**Given task**
Please quote all of the data below word for word, leaving the pictures out of your answer.

---------------

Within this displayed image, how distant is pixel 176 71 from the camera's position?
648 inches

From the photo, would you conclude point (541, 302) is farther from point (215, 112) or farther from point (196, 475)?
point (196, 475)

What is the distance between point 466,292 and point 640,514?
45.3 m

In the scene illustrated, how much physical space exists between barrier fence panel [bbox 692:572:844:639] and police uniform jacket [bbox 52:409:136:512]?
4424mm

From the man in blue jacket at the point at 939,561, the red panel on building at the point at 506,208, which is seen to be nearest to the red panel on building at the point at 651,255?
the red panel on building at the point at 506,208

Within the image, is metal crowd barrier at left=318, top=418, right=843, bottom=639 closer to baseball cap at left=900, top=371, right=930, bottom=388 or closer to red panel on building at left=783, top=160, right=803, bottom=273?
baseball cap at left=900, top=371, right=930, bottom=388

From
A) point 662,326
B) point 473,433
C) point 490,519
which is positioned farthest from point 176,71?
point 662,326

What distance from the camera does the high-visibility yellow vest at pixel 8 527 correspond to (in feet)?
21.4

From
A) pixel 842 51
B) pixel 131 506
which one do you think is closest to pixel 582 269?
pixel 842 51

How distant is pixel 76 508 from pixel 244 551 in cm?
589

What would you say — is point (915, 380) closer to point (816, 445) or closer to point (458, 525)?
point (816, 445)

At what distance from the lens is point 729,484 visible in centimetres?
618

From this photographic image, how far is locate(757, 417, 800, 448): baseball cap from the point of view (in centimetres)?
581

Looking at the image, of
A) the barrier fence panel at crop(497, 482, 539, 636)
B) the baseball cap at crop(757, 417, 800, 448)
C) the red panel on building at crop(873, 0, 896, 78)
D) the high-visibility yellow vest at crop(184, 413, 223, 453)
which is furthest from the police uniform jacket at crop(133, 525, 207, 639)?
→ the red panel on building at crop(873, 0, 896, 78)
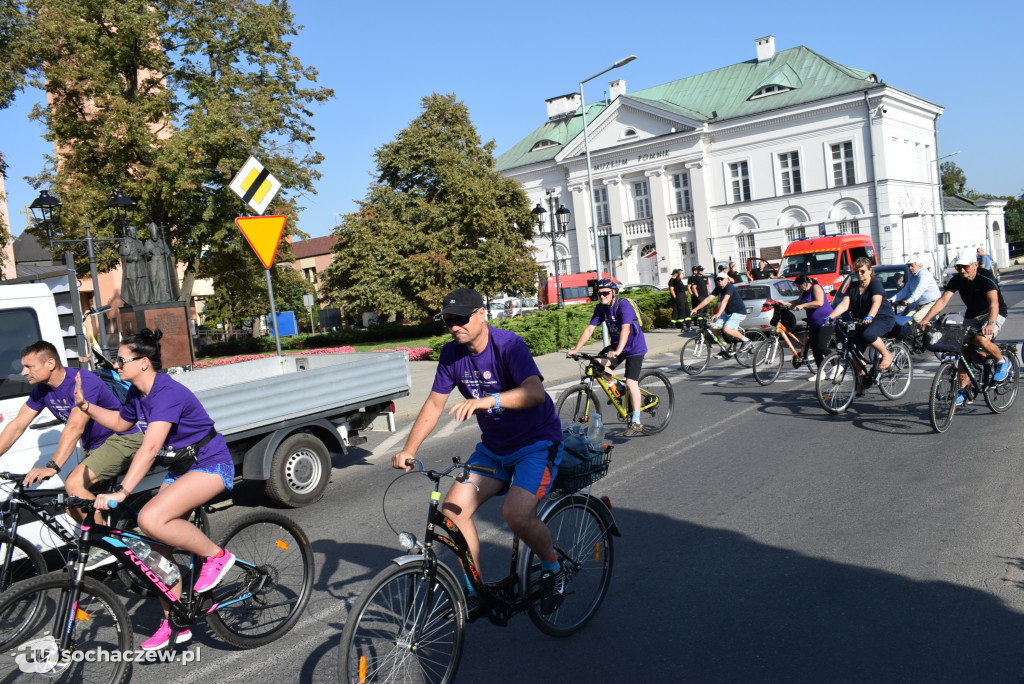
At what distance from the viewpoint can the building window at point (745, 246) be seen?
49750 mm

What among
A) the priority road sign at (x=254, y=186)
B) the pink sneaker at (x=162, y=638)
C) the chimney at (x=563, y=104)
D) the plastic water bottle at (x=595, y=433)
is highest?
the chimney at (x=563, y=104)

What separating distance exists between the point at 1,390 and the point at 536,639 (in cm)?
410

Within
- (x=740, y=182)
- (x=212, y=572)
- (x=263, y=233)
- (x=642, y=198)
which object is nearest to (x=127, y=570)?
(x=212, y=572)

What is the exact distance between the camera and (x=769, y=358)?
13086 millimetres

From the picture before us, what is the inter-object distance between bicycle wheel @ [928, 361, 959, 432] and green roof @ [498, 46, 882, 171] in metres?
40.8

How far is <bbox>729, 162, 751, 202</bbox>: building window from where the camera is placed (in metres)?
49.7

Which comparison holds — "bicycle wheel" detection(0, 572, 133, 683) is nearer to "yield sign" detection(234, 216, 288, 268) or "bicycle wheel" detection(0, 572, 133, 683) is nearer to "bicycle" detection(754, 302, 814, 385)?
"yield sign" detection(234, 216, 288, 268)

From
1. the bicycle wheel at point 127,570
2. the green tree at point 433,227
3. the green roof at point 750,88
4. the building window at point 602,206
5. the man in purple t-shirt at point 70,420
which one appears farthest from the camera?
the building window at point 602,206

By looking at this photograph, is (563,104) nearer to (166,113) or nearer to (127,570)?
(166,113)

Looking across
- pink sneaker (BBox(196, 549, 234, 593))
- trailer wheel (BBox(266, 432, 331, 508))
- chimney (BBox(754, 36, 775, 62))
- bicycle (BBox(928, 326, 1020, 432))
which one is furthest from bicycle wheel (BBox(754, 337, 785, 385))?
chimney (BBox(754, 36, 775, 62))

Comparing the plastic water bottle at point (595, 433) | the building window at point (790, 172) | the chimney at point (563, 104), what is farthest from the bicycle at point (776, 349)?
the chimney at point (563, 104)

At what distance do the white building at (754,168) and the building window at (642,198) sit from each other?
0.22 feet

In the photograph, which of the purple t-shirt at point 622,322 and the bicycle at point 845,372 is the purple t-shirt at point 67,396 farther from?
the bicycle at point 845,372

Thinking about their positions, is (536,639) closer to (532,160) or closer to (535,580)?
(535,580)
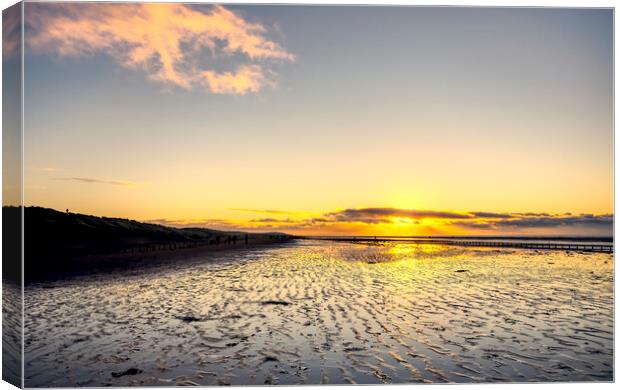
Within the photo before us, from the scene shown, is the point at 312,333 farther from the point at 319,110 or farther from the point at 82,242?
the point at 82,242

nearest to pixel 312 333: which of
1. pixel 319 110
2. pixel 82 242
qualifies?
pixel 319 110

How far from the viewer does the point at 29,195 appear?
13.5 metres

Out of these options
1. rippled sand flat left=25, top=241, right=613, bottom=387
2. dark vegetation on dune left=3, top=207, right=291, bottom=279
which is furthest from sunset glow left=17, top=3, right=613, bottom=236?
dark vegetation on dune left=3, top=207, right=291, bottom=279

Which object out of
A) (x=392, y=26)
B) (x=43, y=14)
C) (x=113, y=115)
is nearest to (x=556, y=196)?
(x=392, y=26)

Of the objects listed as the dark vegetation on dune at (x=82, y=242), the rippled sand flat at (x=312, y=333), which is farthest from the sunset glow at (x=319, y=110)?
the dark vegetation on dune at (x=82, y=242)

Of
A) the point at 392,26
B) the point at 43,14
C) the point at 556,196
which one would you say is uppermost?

---------------

**Reply to the exercise**
Within this displayed image, how distant is pixel 176 71 from the camera's position?
648 inches

From the photo, would you conclude point (541, 302) is farther from point (215, 112) or farther from point (196, 475)?
point (196, 475)

What is the distance between point 466,292 and point 640,514?
45.3 m

In the scene illustrated, how much physical space exists between barrier fence panel [bbox 692:572:844:639] and police uniform jacket [bbox 52:409:136:512]?
4424mm

From the man in blue jacket at the point at 939,561, the red panel on building at the point at 506,208, which is seen to be nearest to the red panel on building at the point at 651,255?
the red panel on building at the point at 506,208

Within the image, is metal crowd barrier at left=318, top=418, right=843, bottom=639 closer to baseball cap at left=900, top=371, right=930, bottom=388 or closer to red panel on building at left=783, top=160, right=803, bottom=273?
baseball cap at left=900, top=371, right=930, bottom=388

From
A) point 662,326
B) point 473,433
C) point 490,519
which is positioned farthest from point 176,71?
point 662,326

What distance from the camera does the high-visibility yellow vest at pixel 8 527 correspond to (in feet)?
21.4

From
A) pixel 842 51
B) pixel 131 506
which one do you think is closest to pixel 582 269?
pixel 842 51

How distant is pixel 76 508 from pixel 244 551 in cm?
589

What would you say — is point (915, 380) closer to point (816, 445) or closer to point (458, 525)?
point (816, 445)

At what distance from the lens is point 729,484 visible in centimetres?
618

From this photographic image, how far is locate(757, 417, 800, 448): baseball cap from the point of view (in centimetres)?
581

Looking at the image, of
A) the barrier fence panel at crop(497, 482, 539, 636)
B) the baseball cap at crop(757, 417, 800, 448)
C) the red panel on building at crop(873, 0, 896, 78)
D) the high-visibility yellow vest at crop(184, 413, 223, 453)
which is furthest from the police uniform jacket at crop(133, 525, 207, 639)?
→ the red panel on building at crop(873, 0, 896, 78)
At what distance from the viewpoint can the building window at point (745, 246) be seen?
49750 mm

What among
A) the priority road sign at (x=254, y=186)
B) the pink sneaker at (x=162, y=638)
C) the chimney at (x=563, y=104)
D) the plastic water bottle at (x=595, y=433)
is highest?
the chimney at (x=563, y=104)

What separating distance exists between the point at 1,390 and the point at 536,639 (in cm)?
410

Within
- (x=740, y=182)
- (x=212, y=572)
- (x=263, y=233)
- (x=642, y=198)
which object is nearest to (x=127, y=570)?
(x=212, y=572)

What is the exact distance between the camera and (x=769, y=358)?
13086 millimetres

From the picture before us, what is the inter-object distance between bicycle wheel @ [928, 361, 959, 432] and green roof @ [498, 46, 882, 171] in metres?
40.8

How far is <bbox>729, 162, 751, 202</bbox>: building window from where the camera is placed (in metres)?
49.7

Which comparison holds — "bicycle wheel" detection(0, 572, 133, 683) is nearer to "yield sign" detection(234, 216, 288, 268) or "bicycle wheel" detection(0, 572, 133, 683) is nearer to "bicycle" detection(754, 302, 814, 385)?
"yield sign" detection(234, 216, 288, 268)

From
1. the bicycle wheel at point 127,570
2. the green tree at point 433,227
3. the green roof at point 750,88
4. the building window at point 602,206
5. the man in purple t-shirt at point 70,420
which one appears farthest from the camera?
the building window at point 602,206

By looking at this photograph, is (563,104) nearer to (166,113) or nearer to (127,570)?
(166,113)

Looking across
- pink sneaker (BBox(196, 549, 234, 593))
- trailer wheel (BBox(266, 432, 331, 508))
- chimney (BBox(754, 36, 775, 62))
- bicycle (BBox(928, 326, 1020, 432))
which one is furthest from bicycle wheel (BBox(754, 337, 785, 385))?
chimney (BBox(754, 36, 775, 62))

Comparing the plastic water bottle at point (595, 433) | the building window at point (790, 172) | the chimney at point (563, 104), what is farthest from the bicycle at point (776, 349)?
the chimney at point (563, 104)

At what distance do the white building at (754,168) and the building window at (642,198) sit from each other?
0.22 feet

In the photograph, which of the purple t-shirt at point 622,322 and the bicycle at point 845,372 is the purple t-shirt at point 67,396 farther from?
the bicycle at point 845,372

Thinking about their positions, is (536,639) closer to (532,160) or closer to (535,580)?
(535,580)
Within the photo before us, from the scene shown, is the point at 312,333 farther from the point at 319,110 or farther from the point at 82,242?
the point at 82,242

nearest to pixel 312 333: which of
1. pixel 319 110
2. pixel 82 242
qualifies?
pixel 319 110

How far from the viewer does the point at 29,195 appear?
13.5 metres

Out of these options
1. rippled sand flat left=25, top=241, right=613, bottom=387
2. dark vegetation on dune left=3, top=207, right=291, bottom=279
which is furthest from sunset glow left=17, top=3, right=613, bottom=236?
dark vegetation on dune left=3, top=207, right=291, bottom=279

Which object out of
A) (x=392, y=26)
B) (x=43, y=14)
C) (x=113, y=115)
is nearest to (x=556, y=196)?
(x=392, y=26)

Of the objects listed as the dark vegetation on dune at (x=82, y=242), the rippled sand flat at (x=312, y=333), which is farthest from the sunset glow at (x=319, y=110)?
the dark vegetation on dune at (x=82, y=242)

Of
A) the point at 392,26
B) the point at 43,14
C) the point at 556,196
which one would you say is uppermost?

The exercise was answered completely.